The jumia/jhumia are cultivators engaged in hillside agriculture which has been a traditional practice in Chittagong Hill Tracks in Bangladesh. Jum or shifting cultivation has been the only livelihood means for around 50% of the marginal and landless farmers living in the remote hills, which has been regarded by the government and some sectors as a harmful practice.
With the challenge posed by climate change and food insecurity, the jumia have to be resilient. The workshops conducted by Trinamul Unnayan Sangstha (TUS) were opportunities to learn about diversified jum crop production, traditional harvesting techniques and technology. Participants discussed cropping and harvesting seasons, crop storage, traditional seed and preservation techniques. The seeds brought by the participants were the focus of traditional knowledge (TK) in crop cultivation.
The jum crops were classified according to price and production rate to promote the importance of jum economy in the jumia’s overall livelihood status. Jum seeds were collected from the participants to encourage them to find options that will yield maximum output from the land and tools through traditional methods of cultivation. Towards resiliency and their survival as traditional Jum cultivators, they learned to combine high value and general crops while improving their economic status.
The women, youth, and the elderly, in a workshop on food and seed preservation learned about the existing practices of traditional seed preservation; local ethics and norms in the process of seeds exchange; community seed bank management; criteria in seed selection; improving seed quality; traditional seed storage methods; and traditional food preservation methods.
Women’s significant role and contribution in seed and food preservation and in upholding traditions was the focus in a separate session. Their task of gathering resources from the forest, and their spiritual and medicinal healing was recognized. There was a consensus that women have the right to participate in decision making, and they should be allowed to make decisions in their respective fields.
Traditional healers who shared their knowledge on traditional healing practices and forest medicines brought medicinal plants and a list of common diseases that they treat and discussed spiritual healing system. The medicinal collection and preservation methods were organized as a database to help the healers learn from each other and nurture TK. This database was used in a workshop focused on the history of traditional healing in the country and expected to help the healers practice the knowledge for the overall wellbeing of the indigenous communities.

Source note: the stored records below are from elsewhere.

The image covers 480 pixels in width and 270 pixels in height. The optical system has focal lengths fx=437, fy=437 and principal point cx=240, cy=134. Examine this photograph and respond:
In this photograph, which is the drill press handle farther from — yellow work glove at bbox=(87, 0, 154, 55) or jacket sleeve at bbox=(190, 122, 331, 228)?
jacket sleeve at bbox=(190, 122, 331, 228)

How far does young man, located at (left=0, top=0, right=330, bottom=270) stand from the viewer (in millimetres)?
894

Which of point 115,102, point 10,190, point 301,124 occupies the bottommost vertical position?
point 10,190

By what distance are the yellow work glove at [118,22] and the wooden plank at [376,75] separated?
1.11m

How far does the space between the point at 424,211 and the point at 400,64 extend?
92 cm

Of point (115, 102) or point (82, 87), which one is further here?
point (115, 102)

Biddut Lata Tripura, an elder and traditional healer reflected that they “…usually practice in our locality and rarely get a chance to meet other healers who have knowledge on hard to heal diseases and know the local names of many herbal plants we collect from the forests.” He was grateful to TUS for giving them the opportunity to share their knowledge.

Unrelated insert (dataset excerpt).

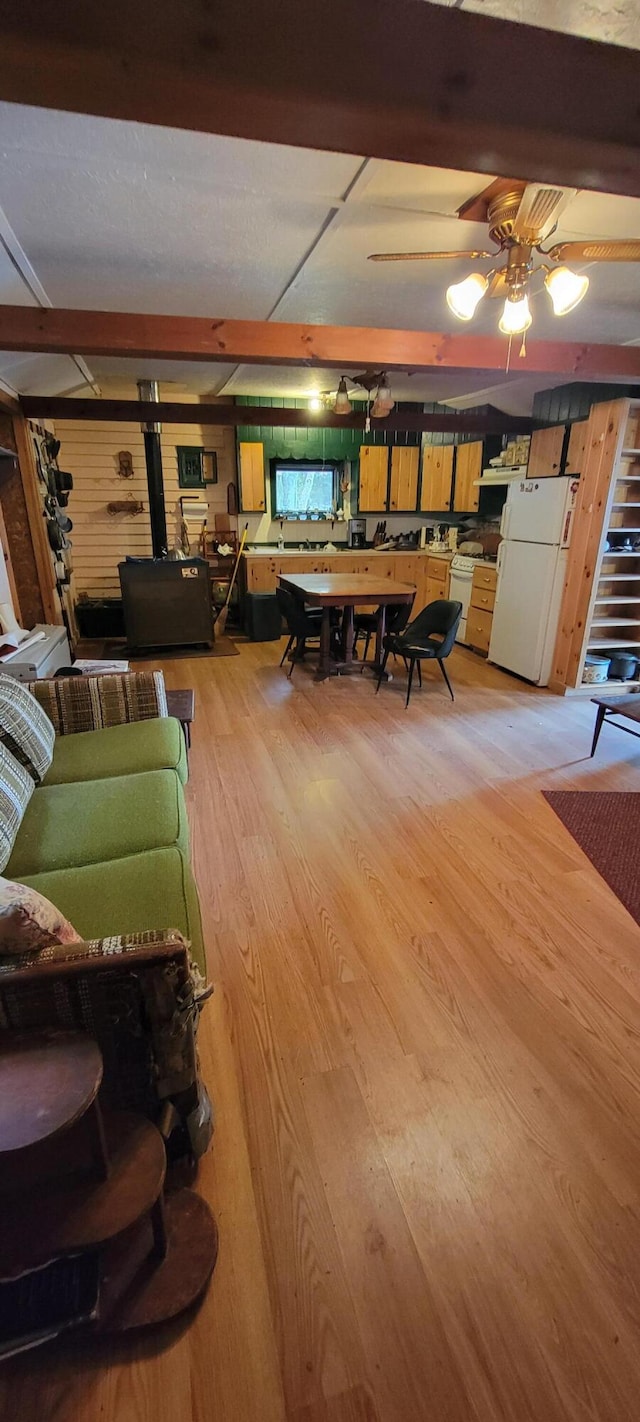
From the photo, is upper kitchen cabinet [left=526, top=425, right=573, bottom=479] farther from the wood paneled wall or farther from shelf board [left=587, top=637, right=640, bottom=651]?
the wood paneled wall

The workshop for women, youth, and the elderly on Village Common Forest and Natural Resource Management focused on drawing a list of TK practices, beliefs, customs and rituals in the collection of resources and their usage. The examples cited can improve the TK based natural resource gathering system and livelihood as well as food security, traditional agro-forestry practices, and biodiversity.
In the workshop with Line Departments officials and experts, TK as an essential part of sustainable development practices was recognized in the fields of Natural Resource Management, local food and seed preservation, and traditional healing. Officers of line department and development boards expressed their interest to utilize some selected TK methods. Tarun K. Bhatcharya from the Directorate of Agricultural Extension stated that “TK is invaluable for the marginal hill farmers whose life skills and opportunities are managing forest resources and jum cultivation. TK can be utilized for their betterment.”
A jumia mused that “This is most probably the first and foremost initiative for, and with Jumias because no other organizations call us in this kind of workshops and work on our concerns.”
The project “Enhancing climate resiliency and increasing food security through traditional knowledge” was implemented by Trinamul Unnayan Sangstha (TUS) in January 2018 with the support of PAWANKA Fund.